▸ **Stated exercise**: Copy out the lines of the items below word for word, from the line with "How much space" up to and including the line with "817 centimetres". Leave out every other line.

▸ **Material for this exercise**:
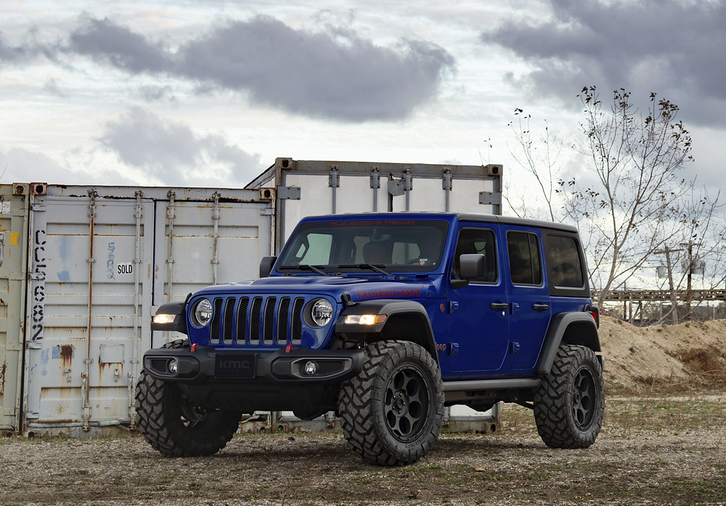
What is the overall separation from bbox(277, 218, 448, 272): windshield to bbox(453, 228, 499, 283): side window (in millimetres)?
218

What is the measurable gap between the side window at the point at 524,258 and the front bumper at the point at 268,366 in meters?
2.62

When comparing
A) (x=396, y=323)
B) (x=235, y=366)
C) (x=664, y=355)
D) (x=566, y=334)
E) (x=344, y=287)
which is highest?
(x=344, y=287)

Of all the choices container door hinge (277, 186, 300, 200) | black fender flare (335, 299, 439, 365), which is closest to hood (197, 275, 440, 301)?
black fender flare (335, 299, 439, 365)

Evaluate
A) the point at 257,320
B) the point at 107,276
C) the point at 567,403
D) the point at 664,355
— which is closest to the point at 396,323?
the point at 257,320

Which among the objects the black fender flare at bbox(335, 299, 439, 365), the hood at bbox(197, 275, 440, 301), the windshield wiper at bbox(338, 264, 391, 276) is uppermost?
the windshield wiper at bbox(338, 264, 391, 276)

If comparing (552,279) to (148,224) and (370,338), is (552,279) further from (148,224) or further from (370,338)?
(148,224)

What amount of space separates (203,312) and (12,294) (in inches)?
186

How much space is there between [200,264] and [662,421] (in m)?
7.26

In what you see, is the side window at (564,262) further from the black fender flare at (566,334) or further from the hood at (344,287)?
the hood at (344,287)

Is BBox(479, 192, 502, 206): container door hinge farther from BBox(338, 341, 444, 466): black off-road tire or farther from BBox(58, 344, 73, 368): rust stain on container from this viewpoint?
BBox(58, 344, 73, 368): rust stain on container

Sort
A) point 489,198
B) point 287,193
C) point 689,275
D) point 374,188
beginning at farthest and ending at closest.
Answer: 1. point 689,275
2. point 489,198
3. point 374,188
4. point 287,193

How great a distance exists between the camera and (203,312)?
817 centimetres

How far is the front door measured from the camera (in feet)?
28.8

==

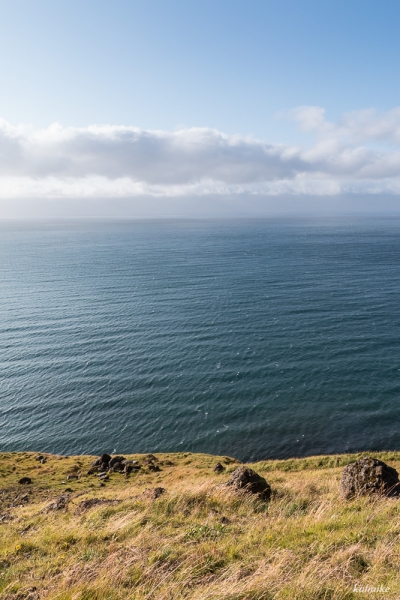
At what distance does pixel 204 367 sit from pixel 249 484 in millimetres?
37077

▸ **Complete answer**:
How much space is there between [200,264] and [662,421] (in m)?
7.26

In what you see, is the side window at (564,262) further from the black fender flare at (566,334) or further from the hood at (344,287)?
the hood at (344,287)

Is BBox(479, 192, 502, 206): container door hinge farther from BBox(338, 341, 444, 466): black off-road tire or farther from BBox(58, 344, 73, 368): rust stain on container from this viewpoint?
BBox(58, 344, 73, 368): rust stain on container

Sort
A) point 489,198
B) point 287,193
C) point 689,275
D) point 374,188
beginning at farthest and ending at closest.
Answer: 1. point 689,275
2. point 489,198
3. point 374,188
4. point 287,193

How great a distance exists between the camera and (203,312)?
817 centimetres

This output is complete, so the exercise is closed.